No es nada de todo eso lo que la convierte en mejor ni en peor. Es una asesina confesa y eso no va ni en el color, ni en el pasaporte.

Investigar y contarnos todo lo que ha vivido, todo por lo que ha pasado es sólo un intento de sumar. Sumar morbo, sumar odio. Tratar de sacar lo peor del ser humano que consume esos contenidos, únicamente por rascar unos puntos más de share, mientras se hurga en el dolor de una familia.

Ahora buscan a su hija biológica. Una mujer que, hasta donde sabemos, sólo es culpable de cargar con la losa por ser hija de quién es. Una persona que ha construido su vida lejos de ella, pero da igual. Si soplando destruyen la existencia que tanto le ha costado edificar no importa, porque la audiencia es más importante que cualquier vida. Las cuotas de pantalla justifican los medios, el fin y todos los restos de existencia que se dejen en las cunetas. 

Porque se irán, como lo han hecho siempre. Gabriel será un alma más en una hemeroteca. Ana Julia se convertirá en una presa más entre miles de presas. Todo lo que les rodea se transformará en un cementerio de juguetes rotos a los que nunca más dedicar una mirada.

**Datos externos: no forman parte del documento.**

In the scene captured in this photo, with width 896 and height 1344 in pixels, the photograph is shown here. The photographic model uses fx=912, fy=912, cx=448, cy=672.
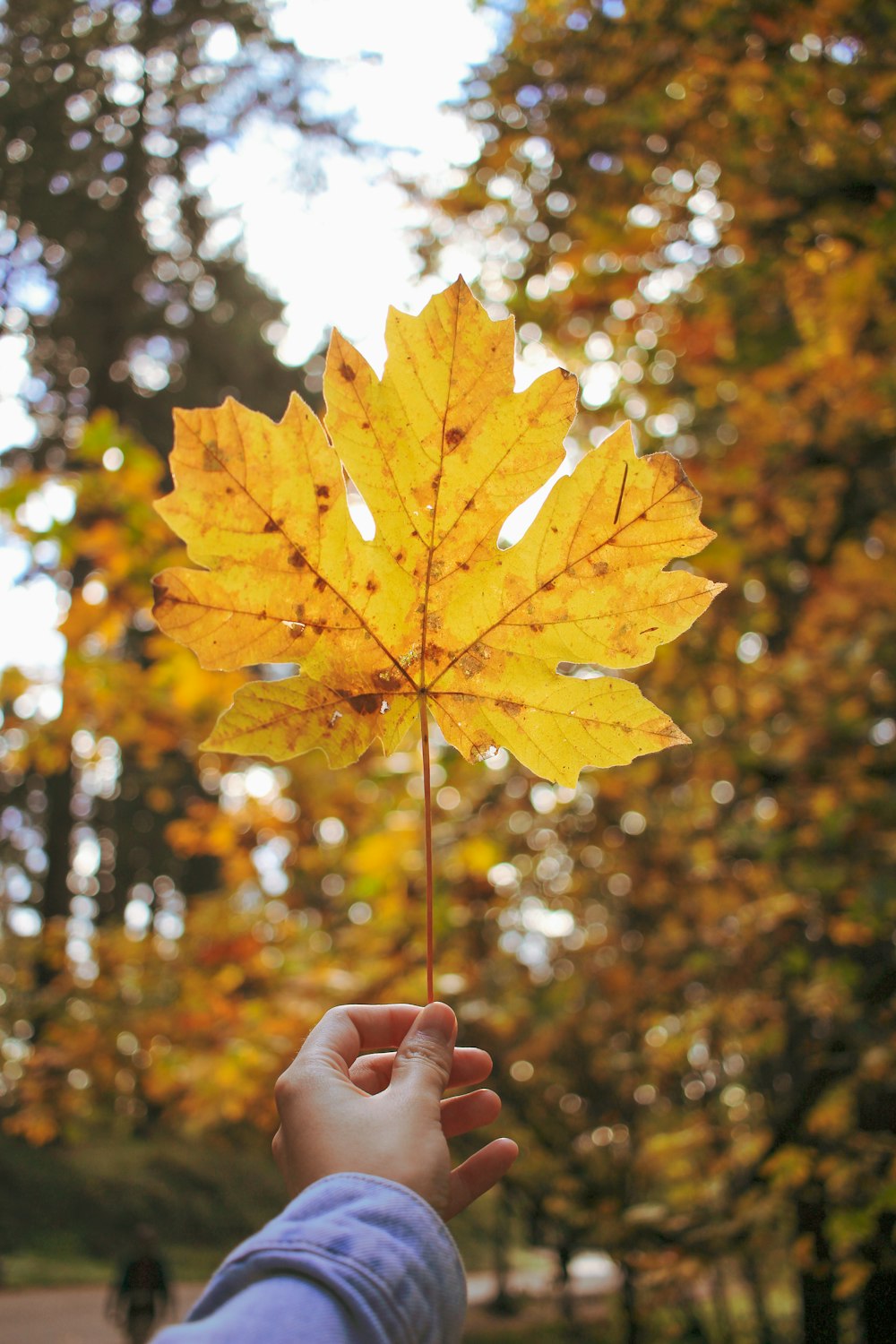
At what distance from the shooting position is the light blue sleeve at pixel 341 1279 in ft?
2.12

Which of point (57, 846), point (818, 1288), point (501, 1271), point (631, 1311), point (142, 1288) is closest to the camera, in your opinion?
point (818, 1288)

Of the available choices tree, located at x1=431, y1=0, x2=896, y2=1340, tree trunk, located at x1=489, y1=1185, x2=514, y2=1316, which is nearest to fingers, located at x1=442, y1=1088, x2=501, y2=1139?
tree, located at x1=431, y1=0, x2=896, y2=1340

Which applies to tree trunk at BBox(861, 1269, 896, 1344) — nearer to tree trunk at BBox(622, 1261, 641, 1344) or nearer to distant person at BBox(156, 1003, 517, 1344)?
distant person at BBox(156, 1003, 517, 1344)

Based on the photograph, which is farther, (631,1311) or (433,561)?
(631,1311)

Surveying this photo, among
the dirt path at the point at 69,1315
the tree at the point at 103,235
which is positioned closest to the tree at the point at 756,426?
the tree at the point at 103,235

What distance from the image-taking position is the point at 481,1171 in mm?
939

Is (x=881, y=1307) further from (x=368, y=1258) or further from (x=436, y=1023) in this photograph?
(x=368, y=1258)

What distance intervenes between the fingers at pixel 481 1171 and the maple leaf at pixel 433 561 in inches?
15.3

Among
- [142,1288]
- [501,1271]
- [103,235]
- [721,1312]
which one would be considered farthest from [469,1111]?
[501,1271]

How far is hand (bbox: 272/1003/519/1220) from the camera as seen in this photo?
812 mm

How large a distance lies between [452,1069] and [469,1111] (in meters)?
0.07

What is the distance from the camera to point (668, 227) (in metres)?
4.33

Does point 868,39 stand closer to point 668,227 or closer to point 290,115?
point 668,227

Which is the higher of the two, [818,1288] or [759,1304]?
[818,1288]
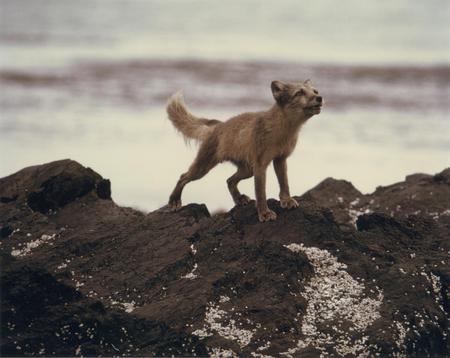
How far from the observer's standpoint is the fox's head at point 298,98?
38.9ft

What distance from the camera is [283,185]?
12.1 m

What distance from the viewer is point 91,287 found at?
35.5 feet

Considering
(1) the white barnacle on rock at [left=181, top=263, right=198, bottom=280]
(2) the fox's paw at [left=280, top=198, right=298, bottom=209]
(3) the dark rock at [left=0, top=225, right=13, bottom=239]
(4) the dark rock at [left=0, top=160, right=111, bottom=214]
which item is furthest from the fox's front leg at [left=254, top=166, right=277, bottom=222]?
(3) the dark rock at [left=0, top=225, right=13, bottom=239]

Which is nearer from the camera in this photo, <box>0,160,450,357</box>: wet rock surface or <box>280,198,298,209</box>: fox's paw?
<box>0,160,450,357</box>: wet rock surface

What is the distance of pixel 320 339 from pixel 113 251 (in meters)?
2.58

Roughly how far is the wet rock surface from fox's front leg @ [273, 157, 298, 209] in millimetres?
126

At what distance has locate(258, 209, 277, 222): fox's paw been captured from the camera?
11711 mm

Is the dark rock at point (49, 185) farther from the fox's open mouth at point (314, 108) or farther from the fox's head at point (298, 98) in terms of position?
the fox's open mouth at point (314, 108)

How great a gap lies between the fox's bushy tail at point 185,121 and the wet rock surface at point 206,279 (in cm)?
149

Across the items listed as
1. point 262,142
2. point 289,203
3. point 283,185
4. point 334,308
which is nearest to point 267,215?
point 289,203

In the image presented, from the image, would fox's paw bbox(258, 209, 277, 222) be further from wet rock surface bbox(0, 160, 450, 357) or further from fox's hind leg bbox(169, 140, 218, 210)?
fox's hind leg bbox(169, 140, 218, 210)

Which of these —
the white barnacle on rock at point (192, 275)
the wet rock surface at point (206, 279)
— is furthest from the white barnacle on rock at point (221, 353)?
the white barnacle on rock at point (192, 275)

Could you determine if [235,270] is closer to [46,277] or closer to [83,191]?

Pero sus vidas, las de aquellos que hoy les ayudan a sumar puntos, no acaban ahí. Nadie desaparece porque los focos se apaguen o las luces dejen de alumbrarles.
Habrán cumplido su ciclo como tantos otros lo hicieron antes que ellos, y tantos otros que luchan en soledad sin que las cámaras les encuentren nunca.

Porque hay otros niños como Gabriel que desaparecieron, otras madres que lloran sentadas en las camas de sus hijos suplicando que vuelvan, otros padres que llaman día sí y día también a la policía en busca de nueva información.

Pero a ellos no. A ellos no les señala el dedo de las redes sociales, ni de los medios de comunicación. Por sus hijos no hay manifestaciones, ni gritos, ni búsquedas. Nadie sabe de su existencia, sólo porque aquellos que deberían contárnosla no creen que puedan rentabilizarla.
Sin embargo tú sí. Tú puedes no quedarte sólo con aquello que te cuenten, puedes saber más de lo que quieren que sepas. Puedes marcar los límites que otros han roto. Sólo tienes que querer.
Ahora hay que seguir, sin Gabriel, sin tantos otros niños. Seguir con el dolor y la impotencia porque situaciones así sigan existiendo. Pero nos toca decidir y yo, por todos esos Gabriel, por todas esas Patricia y todos esos Ángel, elijo exigir límites, elijo levantar la mirada de la pantalla y buscar la verdad no dónde me la cuentan, sino donde realmente habita. Abramos los ojos a la realidad.